Case Presentation: A 10 year old boy presented to an outside Emergency department with increased seizure activity. The boy was a recent immigrant from Guatemala.  Additional history revealed that the boy was born in the United States and received regular medical care until the age of 4. He was up to date on his vaccines and developmentally appropriate for his age when his mother decided to move back to rural Guatemala to be with family.  Around this time, his mother noticed that he had started to have some difficulty walking. She described that he would frequently trip and fall. In Guatemala he developed difficulty which speech. Over the next 6 years he slowly progressed to not being able to walk, talk, or swallow. When his first seizure occurred at age 8, his Mother sought medical care outside of her rural town in Guatemala at a larger medical facility in Mexico. There, he was started on Keppra 500 mg, but no clear diagnosis was made. The mother left Guatemala just days prior to presenting to a Delaware ER to seek a cure for her son. She, in fact, carried him across the border because he could not walk.  On exam the boy was severely malnourished. He was non-verbal and non-ambulatory. He has purulent clear secretions from his oropharynx causing him to frequently cough. Neurologically, he was able to track past midline, he had increased DTRs with hypotonia. His exam was notable choreiform movements of his extremities, especially in his hands bilaterally.  

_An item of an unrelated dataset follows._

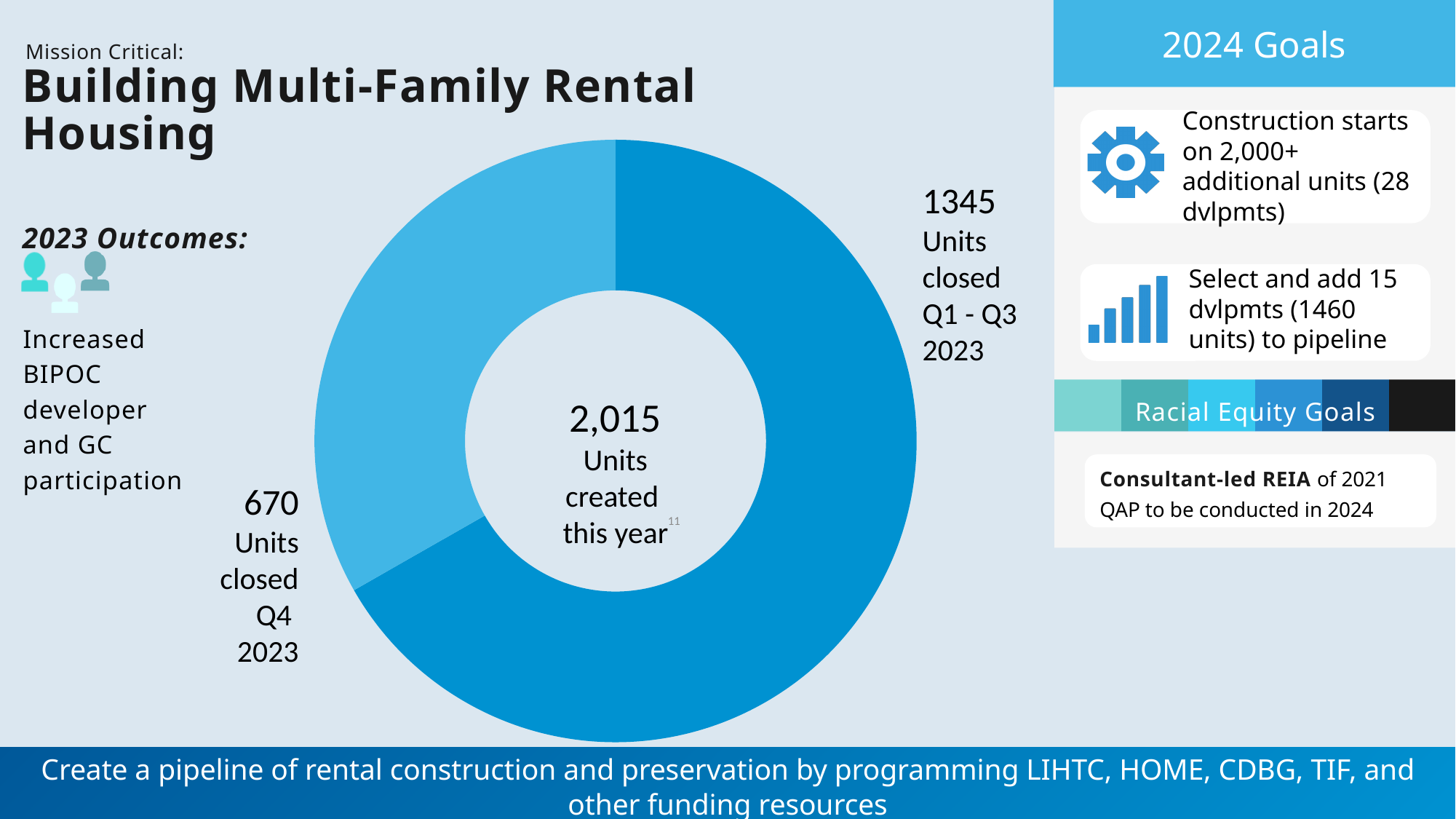
How many units were closed in Q4 2023 according to the donut chart? 670 What text appears in the centre of the donut chart? 2,015 Units created this year Were more units closed in Q4 2023 or in Q1 - Q3 2023? Q1 - Q3 2023 What is the total number of units created this year, as shown in the centre of the donut chart? 2,015 Is the number of units closed in Q4 2023 greater or less than 1000? less What is the difference between the units closed in Q1 - Q3 2023 and the units closed in Q4 2023? 675 Which period has the smaller slice in the donut chart? Q4 2023 How many units were closed in Q1 - Q3 2023 according to the donut chart? 1345 What kind of chart is shown on the slide? Donut (pie) chart How many slices does the donut chart have? 2 Which slice of the donut chart is shown in the lighter blue colour? 670 Units closed Q4 2023 Which period has the larger slice in the donut chart, Q1 - Q3 2023 or Q4 2023? Q1 - Q3 2023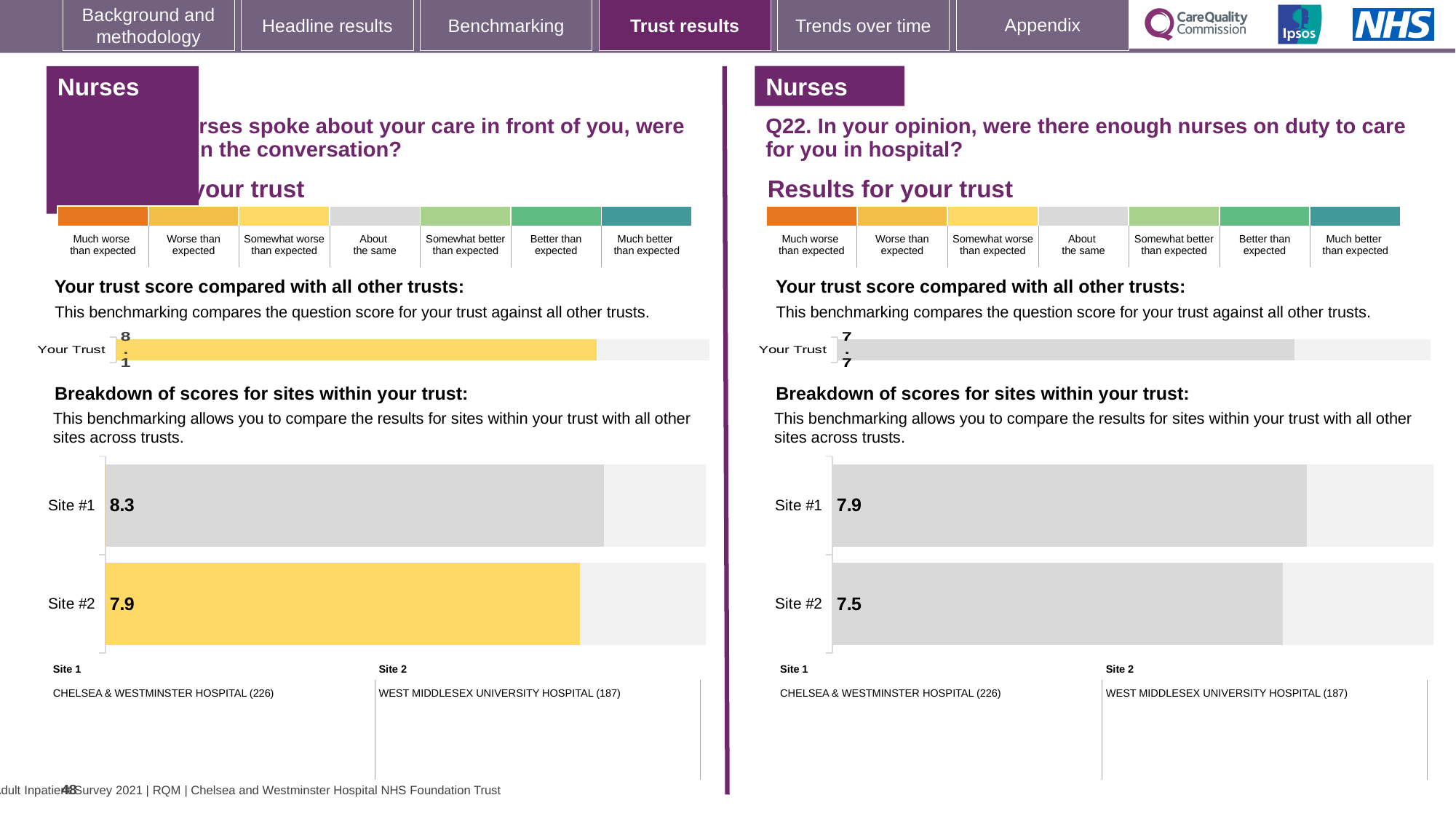
On the left half of the slide, what is the score shown for Site #1 in the breakdown of scores for sites chart? 8.3 On the right half of the slide (Q22), which site has the higher score in the breakdown of scores for sites chart? Site #1 What kind of chart is used for the breakdown of scores for sites on the left half of the slide? Bar chart On the right half of the slide (Q22), what is the score shown for Site #2 in the breakdown of scores for sites chart? 7.5 On the left half of the slide, which site has the lower score in the breakdown of scores for sites chart? Site #2 On the left half of the slide, what is the 'Your Trust' score in the trust score comparison chart? 8.1 On the right half of the slide (Q22), what is the difference between the Site #1 and Site #2 scores in the breakdown chart? 0.4 On the right half of the slide (Q22), what is the score shown for Site #1 in the breakdown of scores for sites chart? 7.9 How many sites are shown in the breakdown of scores for sites chart on the right half of the slide (Q22)? 2 On the left half of the slide, what is the difference between the Site #1 and Site #2 scores in the breakdown chart? 0.4 On the right half of the slide (Q22), what is the 'Your Trust' score in the trust score comparison chart? 7.7 On the left half of the slide, what is the score shown for Site #2 in the breakdown of scores for sites chart? 7.9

Discussion: In summary, a 10 year old immigrant from rural Guatemala presented with worsening seizures, developmental regression since the age of three and severe malnutrition. Leading the differential diagnosis for his constellation of symptoms was a genetic, neurodegenerative disorder, specifically a leukodystrophy or glycogen storage disease. The differential, however, was broad and included traumatic causes, infectious causes such as TB or parasitic infection, and effects of toxic metabolites such as heavy metals.  Initial laboratory workup for infectious and metabolic causes yielded no abnormalities. The genetic workup was initiated with an ophthalmologic exam which was unexpectedly normal.   While awaiting the result of a chromosomal microarray and lysosomal disease testing, an MRI was obtained with the expectation that findings would yield brain changes commonly found in leukodystrophy. However, MRI results showed severe atrophy of the supratentorial brain parenchyma with relative sparing of the brainstem and cerebellum and mild periventricular/deep white matter signal abnormality thought to represent changes of severe protein energy malnutrition (PEM). MR spectroscopy was normal. With this new question of Protein Energy Malnutrition, GI was consulted and recommended further testing for malabsorption, vitamin deficiencies which ultimately were normal. The patient was started on formula via NG tube given swallowing dysfunction. For several weeks he received goal feeds with little improvement in his weight. He received physical therapy and occupational therapy.  Malabsorption workup was also negative. Ultimately, the genetic panel resulted with Juvenile Variant Tay-Sachs disease. 

Conclusions:  This case illustrates a case of a rare genetic disorder presenting in an unusual way.  First,  the diagnosis was complicated by the results of the MRI– a test which, in pediatrics, usually leads to a diagnosis. Finally, the diagnosis of Juvenile Variant Tay-Sachs carries a prognosis which this 10 year old had already outlived.